(Supplied passage)
══════

Democracy is also woven throughout the curriculum with opportunities for pupils to vote and elect through the choices that they are given. Some examples of this include Yr6 (election of two nominations for Pupil Parliament), whole school (voting in of House Captains), and the chance to vote for music played at lunch time and assemblies. Additionally, Yr6 visits Lavender Court Rooms in Clapham.
The new PSHE curriculum, introduced in 2018/19, can be seen on the PSHE curriculum page.
So what next?
As detailed in the SDP, Meadlands Senior Leaders are focusing heavily upon a broad and balanced curriculum during the course of this academic year, with the development of our Curriculum Intent/Offer. Following this, subject leaders will be completing a number of mini projects:
Curriculum assessment in non-core subjects (by which a review of standards, quality of learning, progression of skills as well as what ‘expected’ looks like in different year groups for different subjects)
We expect to see SMSC woven specifically into PSHE, RE, Assembly and aspects of Literacy and through our annual International Week. We are avoiding the ‘everywhere and nowhere’ by ensuring that the learning in these key subjects is substantial and significant. See points above!
We are developing an early transition programme so that our EHCP pupils in Year 5 are supported through the application process into Year 7 and our Year 6 children are well prepared emotionally and academically for the move into senior school.
Development of a whole school prayer. Something which the children can develop and can be used as reflection time at the end of our assemblies.

══════

(Stored data)
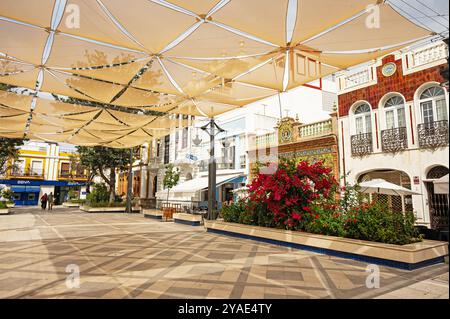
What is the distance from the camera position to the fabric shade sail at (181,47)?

══════

Could you copy out everything in the passage about the school curriculum, from "The new PSHE" down to "See points above!"?

The new PSHE curriculum, introduced in 2018/19, can be seen on the PSHE curriculum page.
So what next?
As detailed in the SDP, Meadlands Senior Leaders are focusing heavily upon a broad and balanced curriculum during the course of this academic year, with the development of our Curriculum Intent/Offer. Following this, subject leaders will be completing a number of mini projects:
Curriculum assessment in non-core subjects (by which a review of standards, quality of learning, progression of skills as well as what ‘expected’ looks like in different year groups for different subjects)
We expect to see SMSC woven specifically into PSHE, RE, Assembly and aspects of Literacy and through our annual International Week. We are avoiding the ‘everywhere and nowhere’ by ensuring that the learning in these key subjects is substantial and significant. See points above!